- Bemis Historic District
- U.S. National Register of Historic Places
- U.S. Historic district
- Location: Roughly bounded by D St., the Illinois Central Gulf RR tracks, Sixth St. and rural property lines to the W and S, Jackson, Tennessee, United States
- Coordinates: 35°34′33″N 88°49′17″W﻿ / ﻿35.57583°N 88.82139°W
- Area: 450 acres (1.8 km^{2})
- Built: 1900
- Architect: Multiple
- Architectural style: Bungalow/craftsman; Mission/Spanish Revival; Dutch Colonial Revival; Shotgun;
- NRHP reference No.: 91001777
- Added to NRHP: December 16, 1991

= Bemis, Tennessee =

Bemis is a former company town in Madison County, Tennessee, United States, now part of the city of Jackson. The Bemis Brothers Bag Company established the town in 1900 to be the site of a cotton mill and housing for the mill workers. A 450 acre area of Bemis was added to the National Register of Historic Places in 1991 as the Bemis Historic District. Much of the area is also a local historic district.

==History==
Around 1900, Judson Moss Bemis, founder and head of the Bemis company, decided that it would be advantageous for his company to have a cotton mill in a cotton-growing area in the southern United States. The site in Madison County was selected after the county government agreed to purchase 300 acre near the Illinois Central rail line and transfer it to the bag company for the project. Construction began in 1900 and the first mill, with capacity of 21,000 spindles, was in operation by June of the following year.

A planned community was built around the production facilities, largely under the direction of Albert Farwell Bemis, the son of Judson Bemis. Albert Bemis had trained as a civil engineer at the Massachusetts Institute of Technology. He endeavored to make the community appear to have grown over time. Several distinct residential neighborhoods were built around the mill buildings. Each neighborhood had its own set of varied house designs patterned upon the region's characteristic house styles, including shotgun and double shotgun, cubical, L-plan, and hall-and-parlor designs. The first of the residential neighborhoods, named Old Bemis, was built in 1900. A second neighborhood, named Bicycle Hill, was built in 1903 to support a new mill facility that opened that year. A segregated neighborhood for African American workers was created on a street named Congo Street (later renamed Butler Street) between 1903 and 1905. Additional residential areas were built later, including the Silver Circle neighborhood in 1919–1921 and West Bemis in 1926.

Community facilities provided in Bemis included schools, churches, sidewalks, fire protection services, company stores, a United States post office, a hotel, a boarding house, a railroad depot, an 850-seat auditorium designed by Massachusetts architect Andrew Hepburn and completed in 1922, a YMCA building, a swimming pool, parks, a bath house, a six-hole golf course, and a company farm. Atypical for a company town, employees were not required to live in Bemis; transportation services were available for employees living elsewhere.

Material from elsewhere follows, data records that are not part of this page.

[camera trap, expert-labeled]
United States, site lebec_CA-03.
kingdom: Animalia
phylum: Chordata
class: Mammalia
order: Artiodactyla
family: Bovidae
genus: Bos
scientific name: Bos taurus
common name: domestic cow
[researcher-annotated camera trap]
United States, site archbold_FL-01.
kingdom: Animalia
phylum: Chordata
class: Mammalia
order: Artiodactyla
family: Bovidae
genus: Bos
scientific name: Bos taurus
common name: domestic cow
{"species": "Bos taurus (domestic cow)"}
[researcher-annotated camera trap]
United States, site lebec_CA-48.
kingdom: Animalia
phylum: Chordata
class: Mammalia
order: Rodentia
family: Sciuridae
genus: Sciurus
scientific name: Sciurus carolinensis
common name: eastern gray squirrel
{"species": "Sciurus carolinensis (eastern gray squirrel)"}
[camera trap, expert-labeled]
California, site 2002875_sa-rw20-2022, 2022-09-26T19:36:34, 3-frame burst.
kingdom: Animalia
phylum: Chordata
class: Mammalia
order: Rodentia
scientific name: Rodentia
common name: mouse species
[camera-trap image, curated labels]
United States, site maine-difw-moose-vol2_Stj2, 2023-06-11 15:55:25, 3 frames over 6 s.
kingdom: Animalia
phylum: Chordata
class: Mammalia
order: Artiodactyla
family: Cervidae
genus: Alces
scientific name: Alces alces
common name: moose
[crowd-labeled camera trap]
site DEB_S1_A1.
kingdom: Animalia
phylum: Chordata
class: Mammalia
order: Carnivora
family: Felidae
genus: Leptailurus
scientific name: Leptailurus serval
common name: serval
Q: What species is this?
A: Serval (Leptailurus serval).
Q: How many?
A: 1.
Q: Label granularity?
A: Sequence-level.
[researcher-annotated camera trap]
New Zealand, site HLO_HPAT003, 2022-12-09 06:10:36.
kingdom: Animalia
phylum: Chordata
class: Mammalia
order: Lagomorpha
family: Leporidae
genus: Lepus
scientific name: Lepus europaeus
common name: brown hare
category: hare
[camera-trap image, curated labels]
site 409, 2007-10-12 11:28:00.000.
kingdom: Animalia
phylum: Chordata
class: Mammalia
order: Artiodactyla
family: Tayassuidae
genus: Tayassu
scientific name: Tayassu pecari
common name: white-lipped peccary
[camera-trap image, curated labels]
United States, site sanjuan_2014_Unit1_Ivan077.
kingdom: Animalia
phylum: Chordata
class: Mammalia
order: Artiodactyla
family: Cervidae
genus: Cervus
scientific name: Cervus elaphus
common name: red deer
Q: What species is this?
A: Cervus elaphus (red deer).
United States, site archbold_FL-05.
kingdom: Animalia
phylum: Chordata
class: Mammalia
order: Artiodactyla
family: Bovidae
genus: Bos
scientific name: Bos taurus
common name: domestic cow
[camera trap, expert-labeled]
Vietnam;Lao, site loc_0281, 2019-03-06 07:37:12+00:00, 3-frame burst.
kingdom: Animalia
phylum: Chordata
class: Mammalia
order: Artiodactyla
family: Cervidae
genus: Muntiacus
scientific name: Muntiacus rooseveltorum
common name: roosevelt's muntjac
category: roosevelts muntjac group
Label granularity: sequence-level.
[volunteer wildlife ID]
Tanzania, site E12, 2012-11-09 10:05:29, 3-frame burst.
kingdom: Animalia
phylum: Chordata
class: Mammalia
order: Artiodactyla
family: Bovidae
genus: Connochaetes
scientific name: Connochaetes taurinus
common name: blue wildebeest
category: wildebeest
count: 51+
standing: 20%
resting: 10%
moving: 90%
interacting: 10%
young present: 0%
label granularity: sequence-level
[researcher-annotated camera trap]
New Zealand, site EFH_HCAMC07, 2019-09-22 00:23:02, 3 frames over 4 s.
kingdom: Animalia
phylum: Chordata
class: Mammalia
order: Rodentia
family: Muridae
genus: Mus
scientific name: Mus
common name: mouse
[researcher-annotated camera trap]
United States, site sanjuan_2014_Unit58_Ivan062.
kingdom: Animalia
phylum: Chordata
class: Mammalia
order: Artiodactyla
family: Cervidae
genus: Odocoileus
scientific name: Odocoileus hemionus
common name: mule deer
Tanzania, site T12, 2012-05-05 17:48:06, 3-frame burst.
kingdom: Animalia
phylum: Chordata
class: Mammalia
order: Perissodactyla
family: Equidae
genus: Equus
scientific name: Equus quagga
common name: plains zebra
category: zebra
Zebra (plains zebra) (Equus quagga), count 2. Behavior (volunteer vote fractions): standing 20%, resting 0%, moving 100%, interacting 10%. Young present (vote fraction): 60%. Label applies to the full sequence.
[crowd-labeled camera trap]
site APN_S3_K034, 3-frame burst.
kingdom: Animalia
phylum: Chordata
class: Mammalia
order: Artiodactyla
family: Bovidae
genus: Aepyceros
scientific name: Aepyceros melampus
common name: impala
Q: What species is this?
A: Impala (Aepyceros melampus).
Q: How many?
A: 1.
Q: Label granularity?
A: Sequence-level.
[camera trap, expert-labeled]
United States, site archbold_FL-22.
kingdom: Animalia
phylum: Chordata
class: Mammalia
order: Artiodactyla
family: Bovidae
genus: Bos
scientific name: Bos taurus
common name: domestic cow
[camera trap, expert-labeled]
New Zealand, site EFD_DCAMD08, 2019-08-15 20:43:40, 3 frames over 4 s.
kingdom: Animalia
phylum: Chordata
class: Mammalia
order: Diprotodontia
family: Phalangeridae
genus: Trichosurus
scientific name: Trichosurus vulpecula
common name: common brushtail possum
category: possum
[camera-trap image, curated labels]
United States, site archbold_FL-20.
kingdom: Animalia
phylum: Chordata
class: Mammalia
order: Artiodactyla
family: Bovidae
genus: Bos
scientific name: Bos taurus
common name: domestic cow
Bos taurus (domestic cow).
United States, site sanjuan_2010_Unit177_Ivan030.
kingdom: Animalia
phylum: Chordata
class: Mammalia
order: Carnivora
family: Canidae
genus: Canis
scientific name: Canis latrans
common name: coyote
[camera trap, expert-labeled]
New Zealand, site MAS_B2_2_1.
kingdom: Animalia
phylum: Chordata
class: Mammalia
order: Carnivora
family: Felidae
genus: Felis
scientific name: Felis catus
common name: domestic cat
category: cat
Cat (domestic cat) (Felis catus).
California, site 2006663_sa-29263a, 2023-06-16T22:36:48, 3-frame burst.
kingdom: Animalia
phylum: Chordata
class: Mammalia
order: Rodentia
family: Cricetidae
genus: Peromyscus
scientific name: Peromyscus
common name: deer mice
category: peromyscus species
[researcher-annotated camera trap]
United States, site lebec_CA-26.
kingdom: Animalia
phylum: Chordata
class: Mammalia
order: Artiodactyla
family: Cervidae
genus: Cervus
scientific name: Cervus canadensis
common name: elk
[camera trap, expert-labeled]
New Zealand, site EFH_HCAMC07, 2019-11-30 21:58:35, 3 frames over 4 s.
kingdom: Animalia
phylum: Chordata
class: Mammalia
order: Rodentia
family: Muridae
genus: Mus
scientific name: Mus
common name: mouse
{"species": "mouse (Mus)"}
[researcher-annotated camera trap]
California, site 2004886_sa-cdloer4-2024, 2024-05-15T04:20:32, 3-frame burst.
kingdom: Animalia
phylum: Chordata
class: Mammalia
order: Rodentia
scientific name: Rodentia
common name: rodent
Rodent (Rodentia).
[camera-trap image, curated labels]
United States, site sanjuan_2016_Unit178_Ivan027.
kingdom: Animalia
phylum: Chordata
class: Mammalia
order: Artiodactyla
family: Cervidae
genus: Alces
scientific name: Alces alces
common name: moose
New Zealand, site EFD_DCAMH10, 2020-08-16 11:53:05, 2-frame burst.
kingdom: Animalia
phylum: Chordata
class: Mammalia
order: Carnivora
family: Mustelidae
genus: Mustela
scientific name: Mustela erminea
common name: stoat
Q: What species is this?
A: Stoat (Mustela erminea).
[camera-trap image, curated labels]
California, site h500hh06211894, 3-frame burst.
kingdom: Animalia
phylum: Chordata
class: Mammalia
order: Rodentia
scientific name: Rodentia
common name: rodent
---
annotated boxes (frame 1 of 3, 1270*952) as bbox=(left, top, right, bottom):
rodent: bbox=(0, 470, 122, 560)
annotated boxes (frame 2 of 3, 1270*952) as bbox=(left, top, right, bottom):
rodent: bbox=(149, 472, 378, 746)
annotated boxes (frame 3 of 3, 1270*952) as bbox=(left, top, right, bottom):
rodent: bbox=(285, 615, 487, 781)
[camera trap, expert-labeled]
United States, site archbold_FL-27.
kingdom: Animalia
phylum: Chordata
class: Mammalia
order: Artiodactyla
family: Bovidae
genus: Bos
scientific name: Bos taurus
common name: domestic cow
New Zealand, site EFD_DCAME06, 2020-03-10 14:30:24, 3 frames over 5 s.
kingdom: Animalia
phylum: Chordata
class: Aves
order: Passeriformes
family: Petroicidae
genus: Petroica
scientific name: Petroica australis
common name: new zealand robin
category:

The mills at Bemis produced complete lines of fabric sheeting and thread for shipment to other Bemis company facilities for use in sewing bags. In 1950, the company reported that its mills in Bemis held 50,000 spindles and 1,710 looms and that they employed 1,250 workers who processed 26,000 bales of cotton annually, producing 50 million yards (45,720,000 m) of cotton cloth and one million pounds (about 450,000 kg) of thread. The success of the community for the Bemis Company helped encourage the company to establish a second company town, Bemiston in Alabama (now part of Talladega), in the late 1920s.

Around 1965, the Bemis company began a process of selling off the company town. Workers were given the opportunity to purchase houses with company financing. By the end of the decade, most of the houses had been sold.

In 1977, Bemis was annexed by the city of Jackson. In 1976, Bemis lost its status as a postal city, but the post office continued to operate. The Bemis Company sold the mills in 1980. The new owner operated them until 1991.

In 1991, the year that the mills closed, Bemis was listed on the National Register of Historic Places as the Bemis Historic District. The listing included 450 acre and 511 contributing buildings, three contributing sites, eight contributing structures, and one contributing object. Buildings of particular interest in the historic district include the cotton mill building, the auditorium which now houses the Bemis Museum; and the Bemis United Methodist Church, built in 1908 as the Union Church to serve residents all faiths and later dedicated as a Methodist church after several other denominations had built churches in Bemis.

In 2014, the city of Jackson announced plans to tear down the Bemis Mill and create a memorial park on the site where it stood. Although the mill was included in the Bemis National Register historic district, it was not part of the local historic district, so it was not protected by local historic district regulations against demolition of historic properties.

It has been noted by Tennessee Historical Society authors that shotgun houses were disappearing due to negative real estate pressure in nearby downtown Jackson, Tennessee, but were valued and being preserved by homeowners and the community of Bemis.

Industrial facilities currently operating in Bemis include the cotton gin and a modern cotton warehouse located south of the old Bemis Mill.